Tarbell wrote, however, that he could find no record of there being a Canadian resident possessing the name of the alleged victim, the news source reported, and further that Canadian law enforcement had “no record” of a homicide that matched the suggested date and location.
Silk Road 2.0 and hacked bitcoin
Shortly after the demise of the first Silk Road, a second version emerged under new leadership. This incarnation enjoyed rapid growth, which may be partly attributable to the high media profile that the original Silk Road held at the time. On February 13, however, shortly after the Mt. Gox exchange halted withdrawals, site operator “Defcon” posted a message claiming that a user had exploited the infamous “transaction malleability” bug to clean out the website’s bitcoin holdings, reported Forbes.
“I am sweating as I write this… I must utter words all too familiar to this scarred community: We have been hacked,” Defcon wrote. “Our initial investigations indicate that a vendor exploited a recently discovered vulnerability in the Bitcoin protocol known as “transaction malleability” to repeatedly withdraw coins from our system until it was completely empty.”
The users of Silk Road 2.0 largely eyed the announcement with suspicion. Many felt that the site’s admins were using transaction malleability as a scapegoat for their own incompetence, while others alleged that the site’s operators themselves had stolen the coin, the news source explained. In a move that displayed surprising honesty for a digital drug criminal – or perhaps just good business acumen – Defcon denied the allegations, but took full responsibility.
“I didn’t run with the gold,” Defcon wrote. “I have failed you as a leader, and am completely devastated by today’s discoveries…It is a crushing blow.

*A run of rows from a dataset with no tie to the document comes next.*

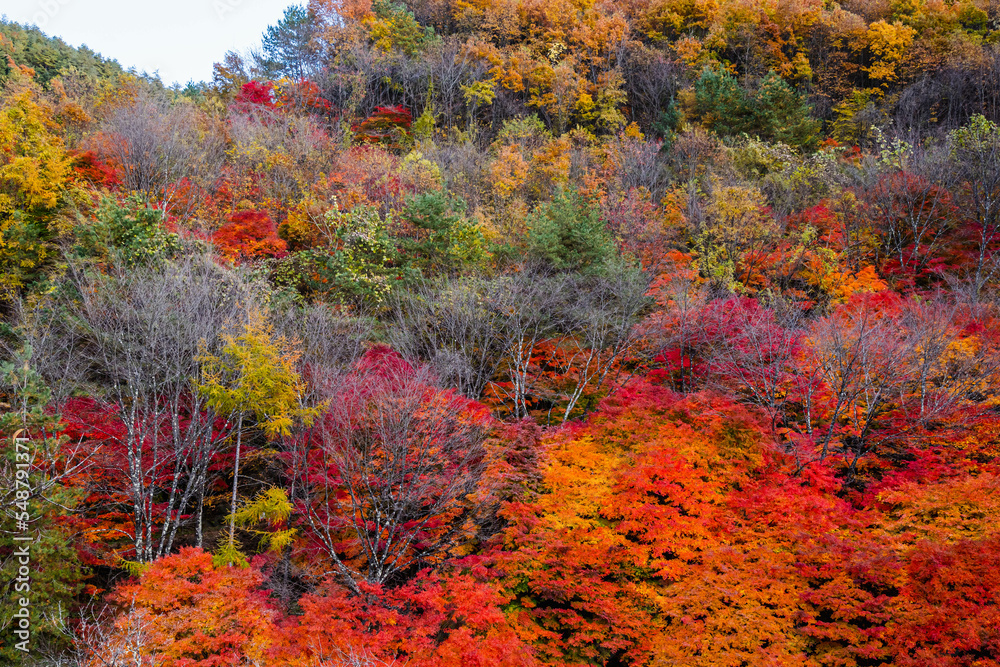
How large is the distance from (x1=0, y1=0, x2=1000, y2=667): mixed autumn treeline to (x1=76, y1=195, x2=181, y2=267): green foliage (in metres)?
0.10

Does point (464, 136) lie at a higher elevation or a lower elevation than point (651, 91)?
lower

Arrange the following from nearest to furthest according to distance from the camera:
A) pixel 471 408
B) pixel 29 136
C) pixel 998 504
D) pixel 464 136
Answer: pixel 998 504
pixel 471 408
pixel 29 136
pixel 464 136

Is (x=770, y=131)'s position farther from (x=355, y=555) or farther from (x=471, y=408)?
(x=355, y=555)

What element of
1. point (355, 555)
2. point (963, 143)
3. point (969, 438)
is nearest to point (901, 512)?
point (969, 438)

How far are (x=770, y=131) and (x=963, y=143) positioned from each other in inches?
328

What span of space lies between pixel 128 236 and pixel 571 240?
570 inches

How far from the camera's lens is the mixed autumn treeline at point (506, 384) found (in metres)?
9.58

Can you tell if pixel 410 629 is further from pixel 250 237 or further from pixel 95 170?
pixel 95 170

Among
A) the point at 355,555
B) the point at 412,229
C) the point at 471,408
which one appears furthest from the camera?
the point at 412,229

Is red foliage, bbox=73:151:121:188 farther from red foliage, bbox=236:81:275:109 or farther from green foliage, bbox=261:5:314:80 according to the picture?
Result: green foliage, bbox=261:5:314:80

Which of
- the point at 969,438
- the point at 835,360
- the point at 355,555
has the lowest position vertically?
the point at 355,555

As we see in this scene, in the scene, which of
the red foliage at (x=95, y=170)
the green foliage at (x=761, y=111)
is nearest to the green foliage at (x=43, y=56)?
the red foliage at (x=95, y=170)

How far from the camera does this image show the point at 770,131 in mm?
28453

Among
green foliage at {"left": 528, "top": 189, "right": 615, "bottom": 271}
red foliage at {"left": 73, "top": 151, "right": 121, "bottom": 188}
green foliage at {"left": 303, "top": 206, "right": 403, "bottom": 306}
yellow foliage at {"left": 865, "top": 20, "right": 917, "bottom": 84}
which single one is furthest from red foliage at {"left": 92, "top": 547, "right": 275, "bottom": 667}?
yellow foliage at {"left": 865, "top": 20, "right": 917, "bottom": 84}
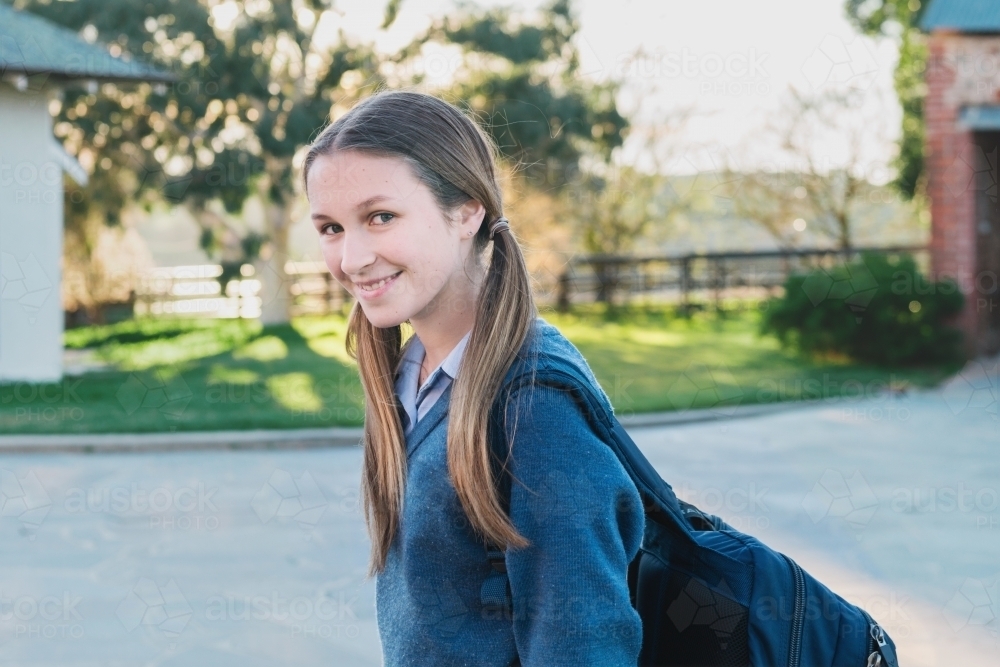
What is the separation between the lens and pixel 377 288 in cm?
177

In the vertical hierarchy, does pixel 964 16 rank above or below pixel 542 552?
above

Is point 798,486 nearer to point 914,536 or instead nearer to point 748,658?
point 914,536

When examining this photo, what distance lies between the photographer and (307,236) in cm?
3909

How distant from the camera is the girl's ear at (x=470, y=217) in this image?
176cm

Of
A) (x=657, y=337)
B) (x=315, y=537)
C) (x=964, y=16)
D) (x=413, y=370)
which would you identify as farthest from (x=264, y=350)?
(x=413, y=370)

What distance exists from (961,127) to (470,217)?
1339cm

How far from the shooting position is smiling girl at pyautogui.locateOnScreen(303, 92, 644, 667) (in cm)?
147

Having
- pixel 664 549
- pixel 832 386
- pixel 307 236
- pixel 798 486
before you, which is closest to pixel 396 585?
pixel 664 549

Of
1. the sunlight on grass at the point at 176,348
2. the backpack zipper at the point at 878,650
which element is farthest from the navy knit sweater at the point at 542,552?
the sunlight on grass at the point at 176,348

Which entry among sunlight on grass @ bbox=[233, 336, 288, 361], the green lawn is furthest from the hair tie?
sunlight on grass @ bbox=[233, 336, 288, 361]

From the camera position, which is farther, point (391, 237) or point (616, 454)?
point (391, 237)

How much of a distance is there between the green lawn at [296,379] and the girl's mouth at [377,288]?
8635 mm

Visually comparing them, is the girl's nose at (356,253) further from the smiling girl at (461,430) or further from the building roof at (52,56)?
the building roof at (52,56)

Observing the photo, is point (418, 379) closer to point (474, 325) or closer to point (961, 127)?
point (474, 325)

I cannot find the words to express how deeply I want this movement to be safe from the very threats I just watched materialize during my watch.”
The silk road to recovery
While many of those affected by the hack could be forgiven for viewing the latter statement with similar skepticism, the latest buzz on the website is “faith restored,” according to a more recent Motherboard article. Rather than simply wash his (or her) hands of the mess, Defcon continued to run the website, with a few significant changes.
After several weeks of internal investigation, the site’s staff concluded that transaction malleability was not to blame, the news source explained. Instead, hackers exploited a weakness in the site’s “refresh deposits” function, which allowed them to credit their accounts with more and more bitcoin. Since fixing this vulnerability and reopening their illegal business on February 15, staff have been making no profit, instead using the site’s 5 percent commission to repay users for the bitcoin that they lost.
As of April 8, half of the victims had been completely repaid, site staff member DoctorClu told Motherboard. Surprisingly, Defcon claims that over 1,000 BTC – worth about $500,000 – is sitting in wallets of users who have not logged in since the hack.
“Like so many other hacks/seizures/scams, many could not believe that we would ever be able to give back what was stolen, or that we would even promise such a thing,” DoctorClu told the news source. “They have stayed away from Silk Road and possibly the Darknet in general.”
While the drug exchange is still working to re-establish the trust that it lost after the February hack, it seems that this underground bitcoin community is much more resilient than anyone would have guessed. Whether or not you support such an exchange, these events provide strong evidence that faith can be established in a distributed, pseudonymous community.